4. Run duckDB: Do this by executing the path to where duckdb is installed on Eddie:
/exports/igmm/eddie/GenScotDepression/local/bin/duckdb
Alternatively you can add the following to your "~/.bash_profile"
export PATH=$PATH:/exports/igmm/eddie/GenScotDepression/local/bin/
This then allows duckdb to run by simply executing duckdb
rather than typing the long path. NB. .bash_profile
is run everytime you log into Eddie.
We are now using the duckDB command line interface. For more info about this, including helpful commands see the documentation here. You should see something that looks similar to this:
5. Connect to the UKB database (NB. use the full path if you didn't make a symlink - see above):
.open --readonly ukb670429.duckdb
6. Run a basic query to check it works:
- Count of each level of variable f.4598.0.0 (“ever depressed”) from table Touchscreen.

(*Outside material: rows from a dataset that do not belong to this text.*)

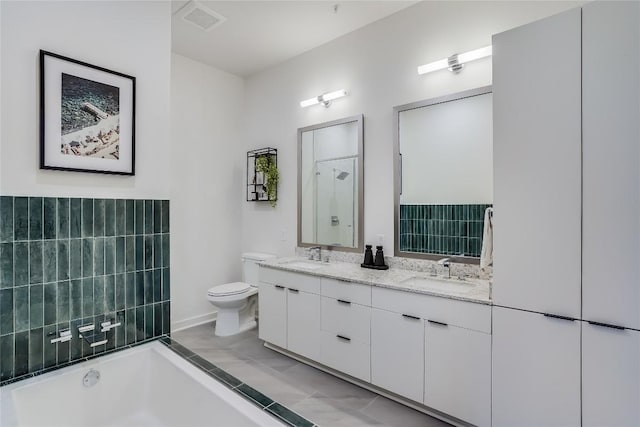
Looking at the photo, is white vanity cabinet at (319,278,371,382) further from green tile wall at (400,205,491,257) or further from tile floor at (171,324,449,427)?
green tile wall at (400,205,491,257)

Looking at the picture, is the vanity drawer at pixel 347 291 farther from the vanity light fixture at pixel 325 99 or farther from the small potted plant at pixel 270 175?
the vanity light fixture at pixel 325 99

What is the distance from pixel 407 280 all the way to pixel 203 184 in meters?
2.50

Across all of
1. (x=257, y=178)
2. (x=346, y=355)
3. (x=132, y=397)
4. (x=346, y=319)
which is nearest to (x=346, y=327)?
(x=346, y=319)

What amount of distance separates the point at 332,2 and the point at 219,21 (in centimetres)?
99

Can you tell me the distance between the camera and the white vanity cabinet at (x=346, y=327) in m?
2.30

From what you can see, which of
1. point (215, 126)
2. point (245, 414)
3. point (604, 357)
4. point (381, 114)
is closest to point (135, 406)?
point (245, 414)

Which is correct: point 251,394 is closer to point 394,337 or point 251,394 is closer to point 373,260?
point 394,337

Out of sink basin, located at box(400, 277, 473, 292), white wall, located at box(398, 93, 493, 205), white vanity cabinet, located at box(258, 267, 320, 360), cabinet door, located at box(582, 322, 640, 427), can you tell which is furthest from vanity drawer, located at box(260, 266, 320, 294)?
cabinet door, located at box(582, 322, 640, 427)

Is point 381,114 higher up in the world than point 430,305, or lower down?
higher up

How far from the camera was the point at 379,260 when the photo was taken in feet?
8.88

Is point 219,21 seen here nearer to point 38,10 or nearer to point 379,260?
point 38,10

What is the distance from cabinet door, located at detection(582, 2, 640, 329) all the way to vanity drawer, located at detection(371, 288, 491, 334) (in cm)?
46

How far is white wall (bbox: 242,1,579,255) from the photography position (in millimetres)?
2344

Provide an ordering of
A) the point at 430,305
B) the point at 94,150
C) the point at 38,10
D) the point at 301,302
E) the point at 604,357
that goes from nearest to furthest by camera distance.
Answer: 1. the point at 604,357
2. the point at 38,10
3. the point at 94,150
4. the point at 430,305
5. the point at 301,302
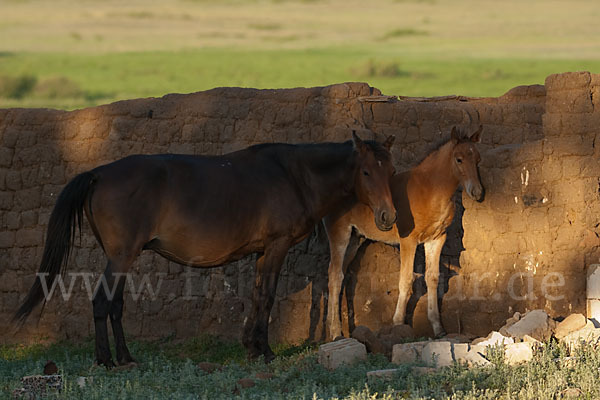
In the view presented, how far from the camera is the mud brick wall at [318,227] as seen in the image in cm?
1170

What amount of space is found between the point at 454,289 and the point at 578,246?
147 cm

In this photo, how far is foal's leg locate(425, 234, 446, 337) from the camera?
1190cm

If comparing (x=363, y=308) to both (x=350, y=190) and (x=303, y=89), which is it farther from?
(x=303, y=89)

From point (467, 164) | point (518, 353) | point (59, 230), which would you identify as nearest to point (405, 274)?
point (467, 164)

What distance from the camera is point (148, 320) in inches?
504

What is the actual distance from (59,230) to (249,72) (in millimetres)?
41847

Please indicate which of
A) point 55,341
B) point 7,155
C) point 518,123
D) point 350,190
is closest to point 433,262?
point 350,190

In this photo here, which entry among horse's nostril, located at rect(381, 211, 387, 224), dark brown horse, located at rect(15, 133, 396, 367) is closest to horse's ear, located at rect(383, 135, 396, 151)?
dark brown horse, located at rect(15, 133, 396, 367)

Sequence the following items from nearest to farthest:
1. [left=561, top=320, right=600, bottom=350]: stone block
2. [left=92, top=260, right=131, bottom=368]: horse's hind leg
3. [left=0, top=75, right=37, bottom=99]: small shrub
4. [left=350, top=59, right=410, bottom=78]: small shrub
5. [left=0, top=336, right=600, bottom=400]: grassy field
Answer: [left=0, top=336, right=600, bottom=400]: grassy field, [left=561, top=320, right=600, bottom=350]: stone block, [left=92, top=260, right=131, bottom=368]: horse's hind leg, [left=350, top=59, right=410, bottom=78]: small shrub, [left=0, top=75, right=37, bottom=99]: small shrub

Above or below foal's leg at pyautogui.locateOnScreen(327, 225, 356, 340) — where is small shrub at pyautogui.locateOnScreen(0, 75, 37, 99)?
above

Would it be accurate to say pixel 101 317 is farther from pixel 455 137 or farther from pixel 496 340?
pixel 455 137

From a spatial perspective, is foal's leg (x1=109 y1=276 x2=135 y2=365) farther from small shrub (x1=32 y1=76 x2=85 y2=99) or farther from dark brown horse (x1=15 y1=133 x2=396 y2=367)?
small shrub (x1=32 y1=76 x2=85 y2=99)

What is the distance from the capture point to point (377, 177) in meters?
11.4

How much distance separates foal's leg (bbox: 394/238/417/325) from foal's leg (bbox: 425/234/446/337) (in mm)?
203
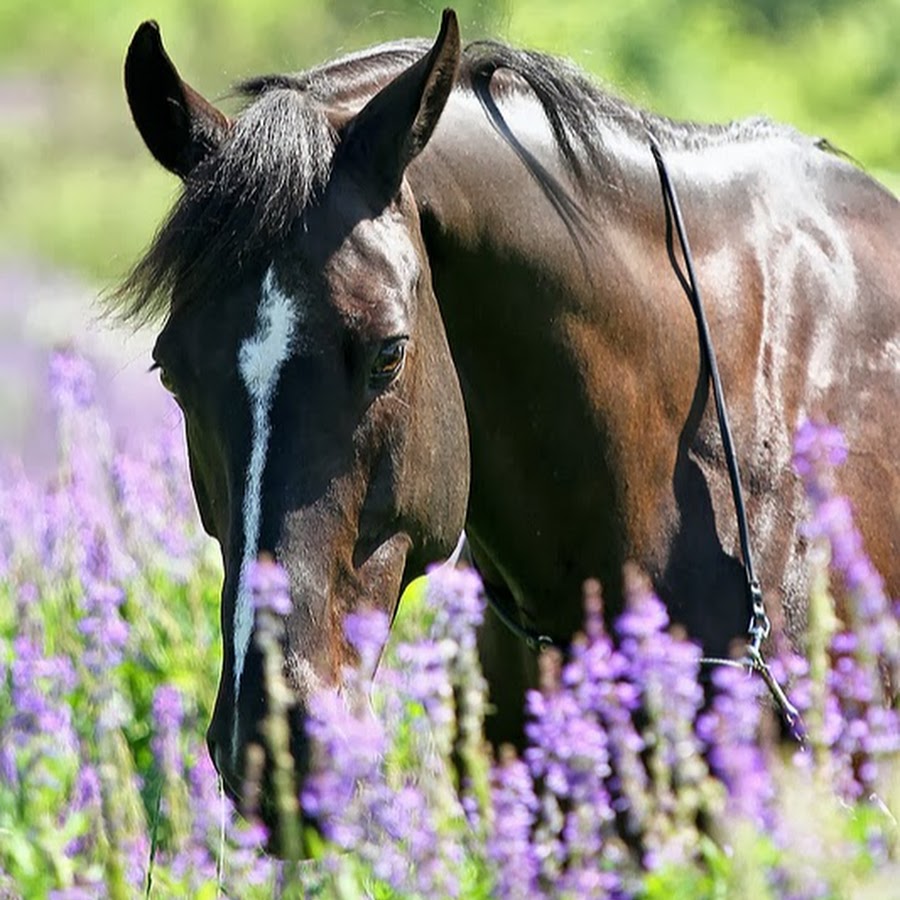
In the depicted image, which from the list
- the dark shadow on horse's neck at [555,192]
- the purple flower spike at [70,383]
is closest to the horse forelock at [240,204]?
the dark shadow on horse's neck at [555,192]

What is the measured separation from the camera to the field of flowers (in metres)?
2.23

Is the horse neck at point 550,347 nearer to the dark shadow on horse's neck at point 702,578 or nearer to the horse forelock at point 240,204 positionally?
the dark shadow on horse's neck at point 702,578

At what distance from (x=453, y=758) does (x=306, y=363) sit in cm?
121

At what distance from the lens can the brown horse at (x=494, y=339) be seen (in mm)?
2637

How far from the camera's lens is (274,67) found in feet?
35.7

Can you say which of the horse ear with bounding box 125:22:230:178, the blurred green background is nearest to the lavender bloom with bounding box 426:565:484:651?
the horse ear with bounding box 125:22:230:178

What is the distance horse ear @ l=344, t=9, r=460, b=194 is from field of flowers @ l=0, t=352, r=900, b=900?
0.62m

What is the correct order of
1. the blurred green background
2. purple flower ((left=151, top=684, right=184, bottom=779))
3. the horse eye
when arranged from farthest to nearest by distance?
the blurred green background < purple flower ((left=151, top=684, right=184, bottom=779)) < the horse eye

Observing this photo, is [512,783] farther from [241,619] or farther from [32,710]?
[32,710]

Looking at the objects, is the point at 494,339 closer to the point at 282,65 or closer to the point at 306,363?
the point at 306,363

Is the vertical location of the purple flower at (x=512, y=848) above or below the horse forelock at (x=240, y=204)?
below

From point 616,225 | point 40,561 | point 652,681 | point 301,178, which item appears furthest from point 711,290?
point 40,561

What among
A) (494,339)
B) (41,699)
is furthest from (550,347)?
(41,699)

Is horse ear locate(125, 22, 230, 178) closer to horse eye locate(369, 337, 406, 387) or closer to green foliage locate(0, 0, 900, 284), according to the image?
horse eye locate(369, 337, 406, 387)
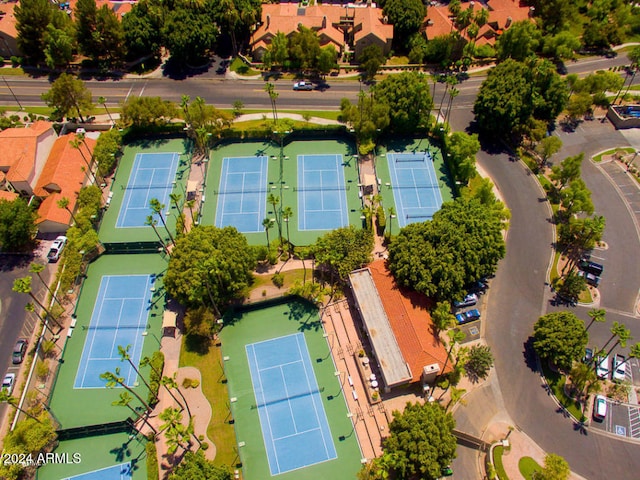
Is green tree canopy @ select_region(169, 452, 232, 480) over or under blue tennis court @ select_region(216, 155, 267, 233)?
under

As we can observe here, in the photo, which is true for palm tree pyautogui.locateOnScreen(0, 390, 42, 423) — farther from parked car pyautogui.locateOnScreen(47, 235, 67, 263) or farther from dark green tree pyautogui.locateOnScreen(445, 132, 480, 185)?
dark green tree pyautogui.locateOnScreen(445, 132, 480, 185)

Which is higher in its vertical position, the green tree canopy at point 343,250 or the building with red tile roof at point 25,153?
the building with red tile roof at point 25,153

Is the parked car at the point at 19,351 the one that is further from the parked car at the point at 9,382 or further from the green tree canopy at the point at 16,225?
the green tree canopy at the point at 16,225

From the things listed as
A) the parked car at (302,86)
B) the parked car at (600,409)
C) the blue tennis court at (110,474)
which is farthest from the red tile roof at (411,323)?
the parked car at (302,86)

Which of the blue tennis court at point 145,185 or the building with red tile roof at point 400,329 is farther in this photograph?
the blue tennis court at point 145,185

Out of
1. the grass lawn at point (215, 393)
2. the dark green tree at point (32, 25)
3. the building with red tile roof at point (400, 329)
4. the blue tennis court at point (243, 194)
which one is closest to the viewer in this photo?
the grass lawn at point (215, 393)

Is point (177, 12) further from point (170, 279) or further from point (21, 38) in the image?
point (170, 279)

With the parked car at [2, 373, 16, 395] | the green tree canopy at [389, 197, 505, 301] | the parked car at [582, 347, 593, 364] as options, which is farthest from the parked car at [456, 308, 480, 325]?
the parked car at [2, 373, 16, 395]

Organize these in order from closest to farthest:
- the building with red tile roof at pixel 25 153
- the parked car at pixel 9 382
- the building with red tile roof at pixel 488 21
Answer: the parked car at pixel 9 382
the building with red tile roof at pixel 25 153
the building with red tile roof at pixel 488 21
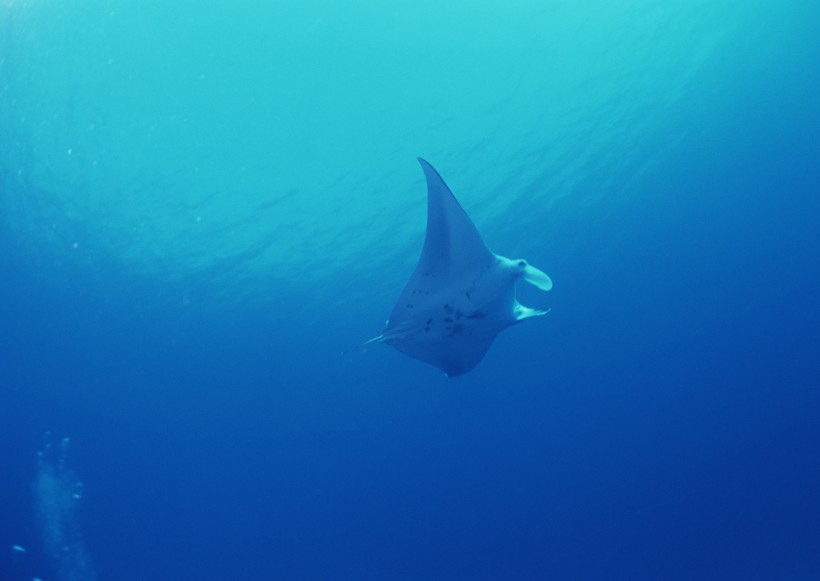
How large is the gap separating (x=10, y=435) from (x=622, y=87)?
28.0 m

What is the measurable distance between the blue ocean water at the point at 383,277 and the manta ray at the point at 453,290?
8.41 meters

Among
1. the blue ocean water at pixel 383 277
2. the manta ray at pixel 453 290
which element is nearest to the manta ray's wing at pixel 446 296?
the manta ray at pixel 453 290

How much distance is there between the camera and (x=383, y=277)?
22531mm

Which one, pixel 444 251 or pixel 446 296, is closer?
pixel 444 251

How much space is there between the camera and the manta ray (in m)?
5.24

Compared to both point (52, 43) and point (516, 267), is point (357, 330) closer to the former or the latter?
point (52, 43)

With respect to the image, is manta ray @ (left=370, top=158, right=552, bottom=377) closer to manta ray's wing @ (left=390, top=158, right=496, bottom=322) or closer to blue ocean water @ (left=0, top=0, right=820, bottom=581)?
manta ray's wing @ (left=390, top=158, right=496, bottom=322)

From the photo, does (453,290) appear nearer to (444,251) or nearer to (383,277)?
(444,251)

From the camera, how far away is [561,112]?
1603 centimetres

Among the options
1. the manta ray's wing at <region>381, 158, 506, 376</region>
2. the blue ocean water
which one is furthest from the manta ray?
the blue ocean water

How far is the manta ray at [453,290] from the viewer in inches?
206

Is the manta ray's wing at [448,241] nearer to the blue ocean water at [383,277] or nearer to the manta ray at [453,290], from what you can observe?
the manta ray at [453,290]

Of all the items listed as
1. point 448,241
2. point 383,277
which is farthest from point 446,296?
point 383,277

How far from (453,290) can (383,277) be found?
55.9ft
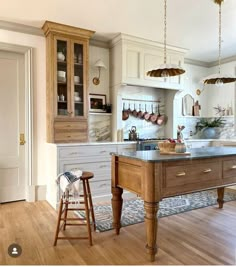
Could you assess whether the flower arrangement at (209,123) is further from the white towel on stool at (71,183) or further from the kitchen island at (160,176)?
the white towel on stool at (71,183)

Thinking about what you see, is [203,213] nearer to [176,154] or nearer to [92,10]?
[176,154]

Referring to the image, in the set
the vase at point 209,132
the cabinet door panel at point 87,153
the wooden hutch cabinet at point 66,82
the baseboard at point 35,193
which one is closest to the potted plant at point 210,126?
the vase at point 209,132

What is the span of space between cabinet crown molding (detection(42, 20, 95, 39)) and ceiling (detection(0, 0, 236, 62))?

SELECT "f.4598.0.0" AS ever_depressed, COUNT(*) AS n
FROM Touchscreen
GROUP BY "f.4598.0.0";
┌──────────────────────┬────────┐
│ ever_depressed │ n │
│ "f.4598.0.0" │ int64 │
├──────────────────────┼────────┤
│ │ 329735 │
│ No │ 78777 │
│ Yes │ 89351 │
│ Do not know │ 3876 │
│ Prefer not to answer │ 650 │
└──────────────────────┴────────┘
7. Try the exercises here to get familiar with SQL commands and the UK Biobank duckDB.
8. Exit duckDB: "To exit the CLI, press Ctrl-D if your platform supports it. Otherwise press Ctrl-C. If using a persistent database, it will automatically checkpoint (save the latest edits to disk) and close. This will remove the .WAL file (the Write-Ahead-Log) and consolidate all of your data into the single file database."